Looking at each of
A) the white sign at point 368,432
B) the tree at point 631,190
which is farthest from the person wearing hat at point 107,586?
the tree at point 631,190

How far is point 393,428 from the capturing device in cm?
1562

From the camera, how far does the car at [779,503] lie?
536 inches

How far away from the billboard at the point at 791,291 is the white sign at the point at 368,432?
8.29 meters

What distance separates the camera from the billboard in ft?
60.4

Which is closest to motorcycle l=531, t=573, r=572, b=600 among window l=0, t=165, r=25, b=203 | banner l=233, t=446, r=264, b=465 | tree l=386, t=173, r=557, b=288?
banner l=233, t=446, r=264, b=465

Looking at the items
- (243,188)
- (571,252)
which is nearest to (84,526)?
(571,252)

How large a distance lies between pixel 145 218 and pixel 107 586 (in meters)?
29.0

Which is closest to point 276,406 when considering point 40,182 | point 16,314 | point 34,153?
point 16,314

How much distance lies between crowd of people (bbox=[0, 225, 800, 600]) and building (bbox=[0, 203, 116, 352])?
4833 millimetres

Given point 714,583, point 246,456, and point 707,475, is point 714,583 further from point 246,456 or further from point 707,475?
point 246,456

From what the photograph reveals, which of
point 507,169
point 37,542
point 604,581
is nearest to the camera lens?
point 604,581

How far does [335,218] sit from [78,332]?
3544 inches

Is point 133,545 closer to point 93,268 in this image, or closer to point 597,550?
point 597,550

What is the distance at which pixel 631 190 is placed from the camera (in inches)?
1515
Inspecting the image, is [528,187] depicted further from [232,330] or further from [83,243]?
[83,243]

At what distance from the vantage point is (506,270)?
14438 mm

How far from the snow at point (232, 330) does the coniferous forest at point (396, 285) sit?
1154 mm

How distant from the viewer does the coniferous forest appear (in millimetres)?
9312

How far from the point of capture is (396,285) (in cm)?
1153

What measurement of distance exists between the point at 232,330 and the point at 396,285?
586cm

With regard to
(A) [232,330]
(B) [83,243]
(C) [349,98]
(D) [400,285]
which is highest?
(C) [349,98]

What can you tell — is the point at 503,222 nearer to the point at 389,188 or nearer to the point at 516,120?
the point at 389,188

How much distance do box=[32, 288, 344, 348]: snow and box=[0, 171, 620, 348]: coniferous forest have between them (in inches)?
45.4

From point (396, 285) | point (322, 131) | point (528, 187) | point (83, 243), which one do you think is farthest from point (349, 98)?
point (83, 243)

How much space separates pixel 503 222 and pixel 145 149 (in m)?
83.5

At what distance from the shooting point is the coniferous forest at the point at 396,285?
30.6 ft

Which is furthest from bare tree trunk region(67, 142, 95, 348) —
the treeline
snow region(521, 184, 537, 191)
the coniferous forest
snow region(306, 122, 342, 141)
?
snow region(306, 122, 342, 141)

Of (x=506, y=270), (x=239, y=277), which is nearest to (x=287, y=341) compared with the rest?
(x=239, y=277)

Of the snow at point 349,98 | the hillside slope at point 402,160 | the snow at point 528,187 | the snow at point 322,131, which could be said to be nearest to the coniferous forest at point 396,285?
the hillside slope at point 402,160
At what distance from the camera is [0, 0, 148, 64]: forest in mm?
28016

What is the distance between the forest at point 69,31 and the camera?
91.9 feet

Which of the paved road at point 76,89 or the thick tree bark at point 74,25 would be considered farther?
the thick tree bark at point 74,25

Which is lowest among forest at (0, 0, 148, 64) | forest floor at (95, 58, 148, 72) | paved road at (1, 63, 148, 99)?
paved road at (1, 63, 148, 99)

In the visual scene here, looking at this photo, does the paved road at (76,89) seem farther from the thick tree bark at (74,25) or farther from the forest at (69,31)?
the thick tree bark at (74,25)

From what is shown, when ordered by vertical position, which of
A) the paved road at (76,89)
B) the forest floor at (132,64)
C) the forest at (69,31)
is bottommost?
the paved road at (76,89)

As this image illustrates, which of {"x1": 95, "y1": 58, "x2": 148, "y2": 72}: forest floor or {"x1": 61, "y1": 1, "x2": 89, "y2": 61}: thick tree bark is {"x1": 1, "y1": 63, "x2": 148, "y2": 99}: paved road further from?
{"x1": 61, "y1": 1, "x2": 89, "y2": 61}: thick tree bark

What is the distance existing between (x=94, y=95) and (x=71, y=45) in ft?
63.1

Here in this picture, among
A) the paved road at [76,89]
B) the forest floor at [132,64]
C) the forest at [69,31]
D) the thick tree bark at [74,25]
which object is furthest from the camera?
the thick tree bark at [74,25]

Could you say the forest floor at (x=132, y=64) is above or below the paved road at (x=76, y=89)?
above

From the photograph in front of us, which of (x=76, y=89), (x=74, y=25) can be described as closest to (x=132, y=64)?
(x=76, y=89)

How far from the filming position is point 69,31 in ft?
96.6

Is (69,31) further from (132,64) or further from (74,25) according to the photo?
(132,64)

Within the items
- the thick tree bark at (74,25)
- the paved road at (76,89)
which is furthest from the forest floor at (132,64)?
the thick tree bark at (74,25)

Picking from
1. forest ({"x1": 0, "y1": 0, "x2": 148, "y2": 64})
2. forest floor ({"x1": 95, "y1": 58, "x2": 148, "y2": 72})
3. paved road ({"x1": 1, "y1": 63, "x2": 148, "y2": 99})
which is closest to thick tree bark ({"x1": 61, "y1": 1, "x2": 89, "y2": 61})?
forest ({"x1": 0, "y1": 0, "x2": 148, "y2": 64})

To be done:
Rewrite all of the data above, replacing "billboard" with "advertising board" wherever it occurs and leaving every other line and word unchanged.

Written solution:
Looking at each of
A) the white sign at point 368,432
B) the tree at point 631,190
which is farthest from the person wearing hat at point 107,586?
the tree at point 631,190

How far is point 393,428 from the capturing device in cm?
1562

From the camera, how far does the car at [779,503] lie?
536 inches

How far away from the advertising board at the point at 791,291 is the white sign at the point at 368,432?
8.29 meters

What distance separates the camera from the advertising board in ft?
60.4

Which is closest to motorcycle l=531, t=573, r=572, b=600 among window l=0, t=165, r=25, b=203 | banner l=233, t=446, r=264, b=465 | tree l=386, t=173, r=557, b=288?
banner l=233, t=446, r=264, b=465

Looking at the items
- (243,188)
- (571,252)
which is nearest to (84,526)?
(571,252)

How large a distance lies between pixel 145 218 and pixel 107 586 (in meters)?
29.0

Which is closest to point 276,406 when considering point 40,182 | point 16,314 | point 34,153?
point 16,314

How much distance lies between crowd of people (bbox=[0, 225, 800, 600]) and building (bbox=[0, 203, 116, 352])?
4833 millimetres

Given point 714,583, point 246,456, and point 707,475, is point 714,583 further from point 246,456 or further from point 707,475?
point 246,456

From what the photograph reveals, which of
point 507,169
point 37,542
point 604,581
is nearest to the camera lens?
point 604,581

How far does [335,218] sit from [78,332]?
3544 inches

Is point 133,545 closer to point 93,268 in this image, or closer to point 597,550?
point 597,550

What is the distance at which pixel 631 190 is placed from the camera (in inches)?
1515
Inspecting the image, is [528,187] depicted further from [232,330] or further from [83,243]?
[83,243]

At what distance from the vantage point is (506,270)?
14438 mm

How far from the snow at point (232, 330) does the coniferous forest at point (396, 285) sit?
1154 mm

How distant from the viewer does the coniferous forest appear (in millimetres)?
9312

How far from the point of capture is (396,285) (in cm)?
1153

What measurement of distance exists between the point at 232,330 and the point at 396,285?
586cm

With regard to
(A) [232,330]
(B) [83,243]
(C) [349,98]
(D) [400,285]
which is highest?
(C) [349,98]

What can you tell — is the point at 503,222 nearer to the point at 389,188 or nearer to the point at 516,120?
the point at 389,188

How much distance do box=[32, 288, 344, 348]: snow and box=[0, 171, 620, 348]: coniferous forest have between them (in inches)?
45.4

From point (396, 285) | point (322, 131) | point (528, 187) | point (83, 243), which one do you think is farthest from point (349, 98)?
point (83, 243)

How much space separates pixel 503 222 and pixel 145 149 (in m)?
83.5

At what distance from the shooting point is the coniferous forest at the point at 396,285?
30.6 ft

Which is furthest from bare tree trunk region(67, 142, 95, 348) —
the treeline
snow region(521, 184, 537, 191)
the coniferous forest
snow region(306, 122, 342, 141)
?
snow region(306, 122, 342, 141)

Of (x=506, y=270), (x=239, y=277), which is nearest to (x=287, y=341) compared with the rest?
(x=239, y=277)

Of the snow at point 349,98 | the hillside slope at point 402,160 | the snow at point 528,187 | the snow at point 322,131, which could be said to be nearest to the coniferous forest at point 396,285?
the hillside slope at point 402,160
At what distance from the camera is [0, 0, 148, 64]: forest in mm?
28016

What is the distance between the forest at point 69,31 and the camera?
91.9 feet

Which of the paved road at point 76,89 or the thick tree bark at point 74,25 would be considered farther?
the thick tree bark at point 74,25

Which is lowest among forest at (0, 0, 148, 64) | forest floor at (95, 58, 148, 72) | paved road at (1, 63, 148, 99)?
paved road at (1, 63, 148, 99)

In the visual scene here, looking at this photo, does the paved road at (76,89) seem farther from the thick tree bark at (74,25) or farther from the forest at (69,31)?
the thick tree bark at (74,25)

From what is shown, when ordered by vertical position, which of
A) the paved road at (76,89)
B) the forest floor at (132,64)
C) the forest at (69,31)
is bottommost?
the paved road at (76,89)

As this image illustrates, which of {"x1": 95, "y1": 58, "x2": 148, "y2": 72}: forest floor or {"x1": 61, "y1": 1, "x2": 89, "y2": 61}: thick tree bark is {"x1": 1, "y1": 63, "x2": 148, "y2": 99}: paved road further from?
{"x1": 61, "y1": 1, "x2": 89, "y2": 61}: thick tree bark

What is the distance existing between (x=94, y=95) and (x=71, y=45) in ft?
63.1

Here in this picture, among
A) the paved road at [76,89]
B) the forest floor at [132,64]
C) the forest at [69,31]
D) the thick tree bark at [74,25]
which object is furthest from the camera?
the thick tree bark at [74,25]

Could you say the forest floor at (x=132, y=64) is above or below the paved road at (x=76, y=89)?
above

From the photograph in front of us, which of (x=76, y=89), (x=74, y=25) can be described as closest to (x=132, y=64)?
(x=76, y=89)

How far from the filming position is point 69,31 in ft?
96.6

Is (69,31) further from (132,64) or further from (74,25) according to the photo?
(132,64)

Within the items
- the thick tree bark at (74,25)
- the paved road at (76,89)
which is furthest from the forest floor at (132,64)?
the thick tree bark at (74,25)

Picking from
1. forest ({"x1": 0, "y1": 0, "x2": 148, "y2": 64})
2. forest floor ({"x1": 95, "y1": 58, "x2": 148, "y2": 72})
3. paved road ({"x1": 1, "y1": 63, "x2": 148, "y2": 99})
which is closest to thick tree bark ({"x1": 61, "y1": 1, "x2": 89, "y2": 61})?
forest ({"x1": 0, "y1": 0, "x2": 148, "y2": 64})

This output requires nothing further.